[Task input Boundary: Start]

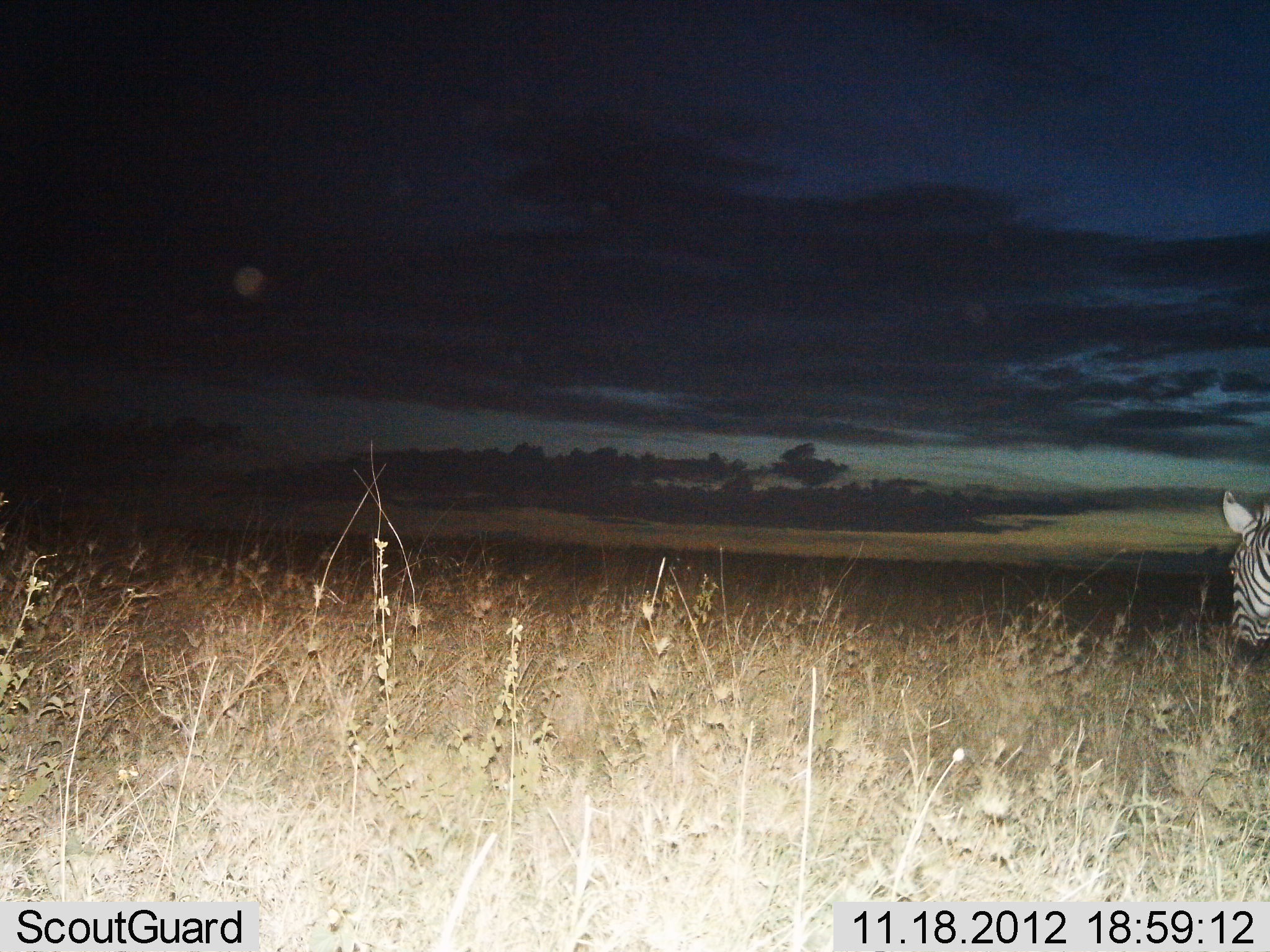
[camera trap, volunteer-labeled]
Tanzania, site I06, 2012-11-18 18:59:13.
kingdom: Animalia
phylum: Chordata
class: Mammalia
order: Perissodactyla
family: Equidae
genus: Equus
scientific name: Equus quagga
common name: plains zebra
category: zebra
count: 1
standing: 40%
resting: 0%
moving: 60%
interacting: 0%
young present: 0%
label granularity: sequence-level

[Task input Boundary: End]

* **Instructions to follow**:
Copy each line of the material above exactly, but not the images.

* **Solution for this task**:
[camera trap, volunteer-labeled]
Tanzania, site I06, 2012-11-18 18:59:13.
kingdom: Animalia
phylum: Chordata
class: Mammalia
order: Perissodactyla
family: Equidae
genus: Equus
scientific name: Equus quagga
common name: plains zebra
category: zebra
count: 1
standing: 40%
resting: 0%
moving: 60%
interacting: 0%
young present: 0%
label granularity: sequence-level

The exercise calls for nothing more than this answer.